• [Work required]
Using the knife post below, mark each statement yes or no and quote the words from the post that decide it. 1. JCK is the only seller of the CarboNext. 2. The CarboNext arrives with a good edge. 3. The MAC Pro is called one of the stiffest of the Japanese knives.

• [Source text]

Little paring knives: Why not? They're cheap. Little disposable serrated paring knives: Cheaper still.

*Kagayaki CarboNext:*
It pains me to say this because of my affection for Phaedrus (under whatever screen name) and respect for his opinions. The CarboNext is a decent to good knife which does not come with a good edge. You can pay the seller (JCK is the only one) extra for sharpening, but no one who's tried it has ever written anything positive. On the contrary, everyone who has purchased the service and written in Fred's or the KF has been disappointed. Otherwise, F&F is average, the handle narrow, good profile, excellent edge properties. But unless and until you're an excellent sharpener, the little bit of extra superiority compared to knives made with other alloys won't make a difference. Unless you know someone who will sharpen the knife properly as soon as it arrives, don't buy it.

*MAC Pro gyuto recommendation: *
In your case, the MAC Pro Mighty Chef's (MBK 95).  As it happens, I just bought one from CKTG  for my daughter's birthday. The MAC comes sharp, has a great warranty, outstanding manufacturer's support from MAC USA, and most -- if not all -- US dealers provide very good support as well. None of that is true for the Kagayaki or for just about any other Japanese made knife. It has an excellent handle, a very good profile, very good edge properties, and good F&F. Because it's one of the stiffest of the Japanese knives, it has the most "western" feel. And, if there's any problem whatsoever, several someones will be more than happy to take care of it immediately.

• [Data provided]
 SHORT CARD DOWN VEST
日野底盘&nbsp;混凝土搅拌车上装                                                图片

• [The answer]
1. Yes: "You can pay the seller (JCK is the only one) extra for sharpening"
2. No: "The CarboNext is a decent to good knife which does not come with a good edge."
3. Yes: "Because it's one of the stiffest of the Japanese knives"